Salesforce also introduced a new metric for its agent products: agent work units (“AWU”). The idea here is that instead of just counting “tokens”—the standard unit of AI processing volume—AWU is trying to measure something more meaningful: whether an agent actually completed a task. (Salesforce recorded 19 trillion tokens last quarter, which sounds like a lot, but really is not in the world of artificial intelligence.)
“You can ask him a question and he can write you a poem, but that’s not really that valuable in the business world,” Salesforce president and CMO Patrick Stokes said on the call. Thus, AWU is intended to count when the agent writes to a file or does some other verifiable task.
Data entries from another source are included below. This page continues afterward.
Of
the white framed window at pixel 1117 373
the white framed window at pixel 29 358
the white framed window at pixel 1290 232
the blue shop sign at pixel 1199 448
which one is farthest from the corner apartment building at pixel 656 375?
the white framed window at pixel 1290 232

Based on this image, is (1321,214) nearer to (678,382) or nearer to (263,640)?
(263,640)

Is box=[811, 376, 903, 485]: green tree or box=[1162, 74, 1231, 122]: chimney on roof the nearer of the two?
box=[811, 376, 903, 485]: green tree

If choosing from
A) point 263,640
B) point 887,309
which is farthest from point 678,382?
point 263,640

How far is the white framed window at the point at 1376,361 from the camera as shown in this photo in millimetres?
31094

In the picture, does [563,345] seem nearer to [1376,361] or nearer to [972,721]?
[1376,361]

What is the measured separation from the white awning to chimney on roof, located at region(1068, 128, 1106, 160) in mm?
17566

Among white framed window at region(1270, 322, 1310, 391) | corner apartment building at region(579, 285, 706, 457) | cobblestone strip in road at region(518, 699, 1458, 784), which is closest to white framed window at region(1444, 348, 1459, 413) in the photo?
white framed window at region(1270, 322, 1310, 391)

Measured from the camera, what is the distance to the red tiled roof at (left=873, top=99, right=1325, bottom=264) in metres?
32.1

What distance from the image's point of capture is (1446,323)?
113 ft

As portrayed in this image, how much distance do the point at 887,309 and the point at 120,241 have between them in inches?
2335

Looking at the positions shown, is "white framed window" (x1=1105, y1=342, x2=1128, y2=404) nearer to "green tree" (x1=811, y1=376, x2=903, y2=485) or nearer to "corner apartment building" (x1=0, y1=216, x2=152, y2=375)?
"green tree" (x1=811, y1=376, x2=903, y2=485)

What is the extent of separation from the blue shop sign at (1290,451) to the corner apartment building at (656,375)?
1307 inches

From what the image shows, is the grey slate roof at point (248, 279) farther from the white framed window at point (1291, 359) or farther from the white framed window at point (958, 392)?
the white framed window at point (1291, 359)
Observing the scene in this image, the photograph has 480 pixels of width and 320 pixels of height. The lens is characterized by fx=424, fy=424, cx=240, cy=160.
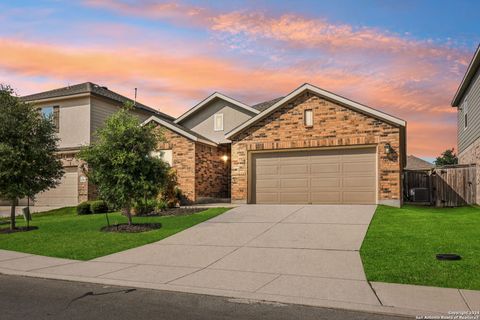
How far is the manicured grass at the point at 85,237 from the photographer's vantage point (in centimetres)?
1138

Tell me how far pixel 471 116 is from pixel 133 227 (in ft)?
63.9

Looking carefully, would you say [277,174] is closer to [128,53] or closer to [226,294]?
[128,53]

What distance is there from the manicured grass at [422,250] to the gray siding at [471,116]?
927 centimetres

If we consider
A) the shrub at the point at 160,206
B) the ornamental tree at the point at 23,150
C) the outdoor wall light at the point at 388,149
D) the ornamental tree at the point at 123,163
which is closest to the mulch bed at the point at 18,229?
the ornamental tree at the point at 23,150

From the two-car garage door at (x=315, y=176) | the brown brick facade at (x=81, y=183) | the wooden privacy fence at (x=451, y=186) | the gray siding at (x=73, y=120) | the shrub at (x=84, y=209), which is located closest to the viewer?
the two-car garage door at (x=315, y=176)

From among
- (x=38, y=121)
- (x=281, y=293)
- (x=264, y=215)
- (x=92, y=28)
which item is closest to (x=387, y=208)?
(x=264, y=215)

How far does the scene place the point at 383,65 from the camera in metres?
17.1

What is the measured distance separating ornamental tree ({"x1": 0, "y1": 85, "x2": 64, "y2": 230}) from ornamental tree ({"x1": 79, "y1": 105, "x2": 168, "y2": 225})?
2613 millimetres

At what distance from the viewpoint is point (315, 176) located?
19.6 m

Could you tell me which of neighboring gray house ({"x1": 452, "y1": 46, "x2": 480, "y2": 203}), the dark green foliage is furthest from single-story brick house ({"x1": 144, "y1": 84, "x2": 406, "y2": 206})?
the dark green foliage

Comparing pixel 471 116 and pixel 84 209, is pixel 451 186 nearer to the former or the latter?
pixel 471 116

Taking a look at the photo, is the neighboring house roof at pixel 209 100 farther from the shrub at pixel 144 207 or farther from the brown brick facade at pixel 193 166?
the shrub at pixel 144 207

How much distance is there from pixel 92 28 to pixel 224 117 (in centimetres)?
1262

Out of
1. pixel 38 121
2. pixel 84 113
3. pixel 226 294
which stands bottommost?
pixel 226 294
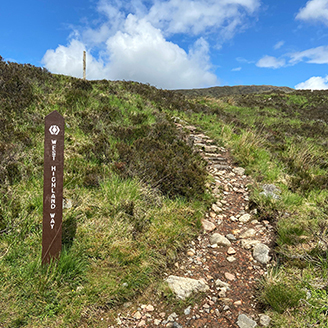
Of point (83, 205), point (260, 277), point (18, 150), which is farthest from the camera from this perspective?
point (18, 150)

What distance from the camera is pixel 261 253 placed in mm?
4281

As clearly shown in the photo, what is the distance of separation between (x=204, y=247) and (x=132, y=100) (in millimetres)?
8293

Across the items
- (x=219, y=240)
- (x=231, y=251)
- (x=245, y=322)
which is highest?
(x=219, y=240)

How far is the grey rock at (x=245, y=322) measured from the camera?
2979mm

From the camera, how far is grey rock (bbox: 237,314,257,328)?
9.77 ft

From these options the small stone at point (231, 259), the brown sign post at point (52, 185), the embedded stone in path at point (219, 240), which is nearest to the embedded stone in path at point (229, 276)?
the small stone at point (231, 259)

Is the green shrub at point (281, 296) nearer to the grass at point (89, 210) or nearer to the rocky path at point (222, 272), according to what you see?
the rocky path at point (222, 272)

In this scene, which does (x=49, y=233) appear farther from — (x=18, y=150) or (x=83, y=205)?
(x=18, y=150)

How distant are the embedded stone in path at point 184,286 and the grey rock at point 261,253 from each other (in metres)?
1.20

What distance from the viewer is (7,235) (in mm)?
3494

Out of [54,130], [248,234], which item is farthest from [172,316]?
[54,130]

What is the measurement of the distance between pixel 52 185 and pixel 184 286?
2.37 m

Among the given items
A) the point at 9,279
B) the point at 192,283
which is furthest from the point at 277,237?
the point at 9,279

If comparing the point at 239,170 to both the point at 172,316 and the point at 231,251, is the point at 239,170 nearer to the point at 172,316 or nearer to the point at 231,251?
the point at 231,251
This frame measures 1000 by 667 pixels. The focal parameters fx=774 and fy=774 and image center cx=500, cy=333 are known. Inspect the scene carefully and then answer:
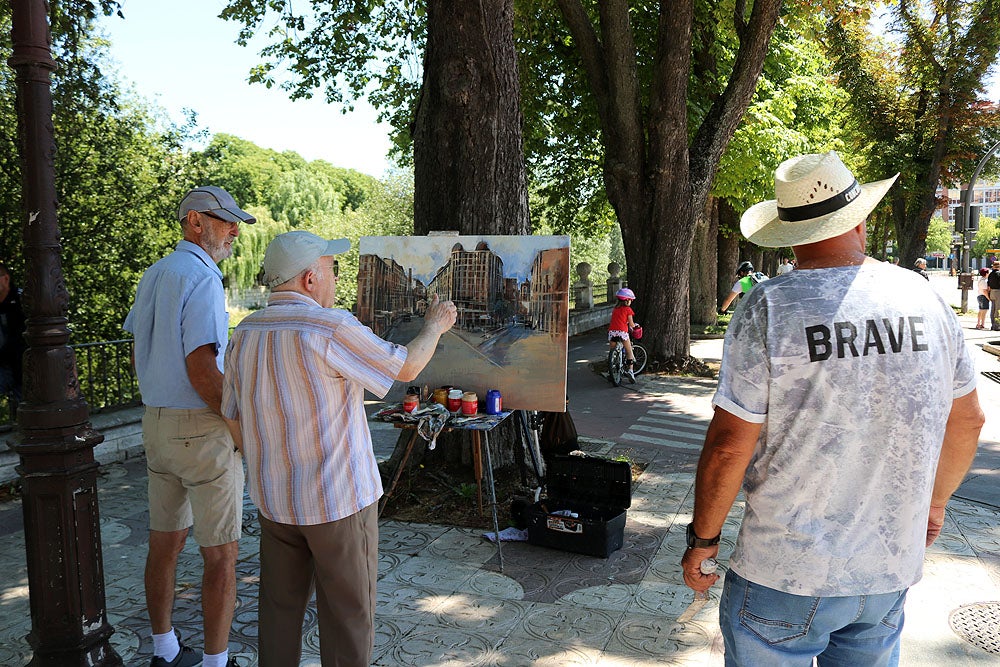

In addition, Salesforce also presented its own architectural vision for the coming world of agents. It shows the SaaS software as it is owning most of the tech stackwith AI model makers at the bottom as invisible, interchangeable and commoditized labor machines.
This was a direct counter to one of the causes of a SaaSpocalypse selloff earlier this month after OpenAI released its enterprise agent, Frontier. OpenAI’s architectural vision shows that OpenAI owns most of the stack, with SaaS providers’ systems of record (the databases and business software platforms where companies store their core data) at the bottom like the invisible machines.
And if all that wasn’t enough to sway investors: Benioff was dressed in a black leather jacket, echoing the signature of the CEO who’s clearly crushing it in the AI world: Nvidia’s Jensen Huang.